Abstract
Cancer immunotherapy represents a transformative strategy in modern oncology, utilizing the body’s immune system to recognize and eliminate malignant cells with precision. Unlike traditional therapies, which often directly target the tumor, immunotherapy enhances the immune system’s inherent ability to differentiate between healthy and cancerous cells, leading to more targeted and potentially longer-lasting therapeutic effects. The advent of immune checkpoint inhibitors (ICIs), particularly those targeting the PD-1/PD-L1 and CTLA-4 pathways, has marked a significant breakthrough in this field, yielding substantial clinical success in various cancer types. However, the therapeutic landscape is still challenged by issues such as the development of resistance mechanisms, heterogeneity in patient responses, and the limited efficacy of current ICIs across all tumor types.

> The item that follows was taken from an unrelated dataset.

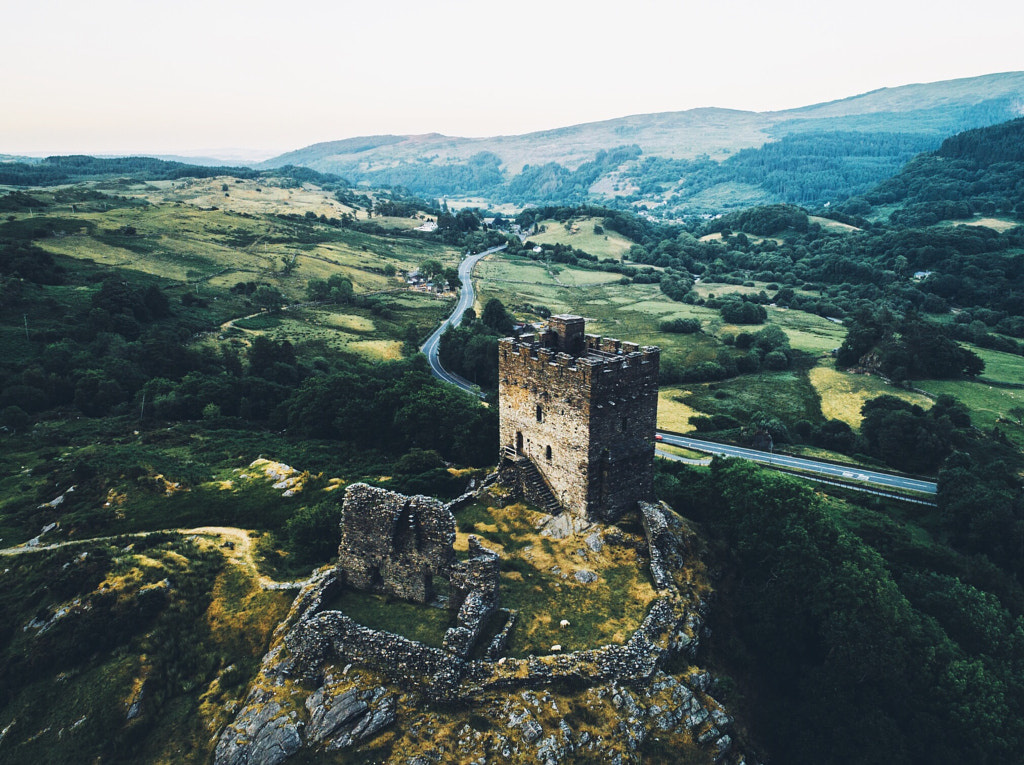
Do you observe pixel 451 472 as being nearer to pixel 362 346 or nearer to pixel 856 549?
pixel 856 549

Given these challenges, there is a critical need to identify and validate new immune targets that can synergize with existing therapies or function independently to overcome resistance and improve patient outcomes. This review provides a comprehensive overview of the latest research efforts focused on uncovering novel immune targets. By expanding the repertoire of immune targets, these discoveries aim to enhance the effectiveness of cancer immunotherapy, offering hope for more personalized and resilient treatment options. The integration of these novel targets into clinical practice could not only extend the benefits of immunotherapy to a broader spectrum of cancers but also mitigate some of the current limitations, paving the way for more durable and effective therapeutic strategies in the fight against cancer.
Keywords: Cancer immunotherapy; Immune Checkpoints; Co-Stimulatory Molecules; TAM Receptors; CD73, Adenosine pathway
Introduction: Cancer immunotherapy represents a groundbreaking strategy in contemporary oncology, utilizing the body’s immune system to target and eliminate malignant cells. Unlike traditional treatments that directly target tumors, immunotherapy aims to stimulate or enhance the immune system’s ability to recognize and eliminate cancer cells, offering the potential for more durable and targeted therapeutic outcomes [1]. Immunotherapy, including adoptive cell transfer (ACT) and immune checkpoint inhibitors (ICIs), is a cancer treatment that harnesses the power of the immune system to target and eliminate tumor cells. Used either on its own or alongside traditional treatments such as radiotherapy and chemotherapy, this approach has become a standard and highly successful option for treating many cancers [2,3].
Notably, immune checkpoint inhibitors (ICIs) that target PD-1/PD-L1 and CTLA-4 have gained prominence in clinical practice [2,3]. These therapies have achieved significant success by effectively releasing the brakes on the immune response, allowing the immune system to detect and attack tumors that previously evaded detection. Despite these advancements, challenges remain, such as the emergence of resistance mechanisms and the varying effectiveness of treatment across different types of cancer. This resistance, which can be primary (intrinsic) or acquired (secondary), is driven by complex cellular and molecular processes.
The TME is often immunosuppressive, containing regulatory T cells (Tregs), myeloid-derived suppressor cells (MDSCs), and tumor-associated macrophages (TAMs) that inhibit T-cell activity. These cells secrete immunosuppressive cytokines, such as TGF-β and IL-10, which dampen the anti-tumor immune response. The abundance of these immunosuppressive cells and molecules can lead to primary resistance to ICIs by preventing effective T-cell infiltration and activation [2,3]. Tumor cells and immune cells in the TME can upregulate PD-L1 in response to interferon-gamma (IFN-γ) produced by activated T cells. This adaptive resistance mechanism creates a feedback loop where increased PD-L1 binding to PD-1 on T cells suppresses their activity. This adaptive response, particularly in tumors with high PD-L1 expression, is associated with resistance to PD-1/PD-L1 inhibitors [3,4]. Certain genetic alterations in tumors, such as mutations in JAK1/2 and loss of PTEN, have been associated with ICI resistance. JAK1/2 mutations can disrupt IFN-γ signaling, leading to impaired antigen presentation and immune evasion. Additionally, epigenetic changes, such as DNA methylation and histone modifications, can silence genes involved in antigen presentation and immune recognition, further contributing to immune evasion [2,3,4].
Consequently, there is a pressing need to identify novel immune targets that can complement existing therapies, broaden the spectrum of cancers that can be effectively treated, and improve overall treatment outcomes. This review critically examines the latest advancements in the field, focusing on the discovery and exploration of new immune targets for cancer immunotherapy.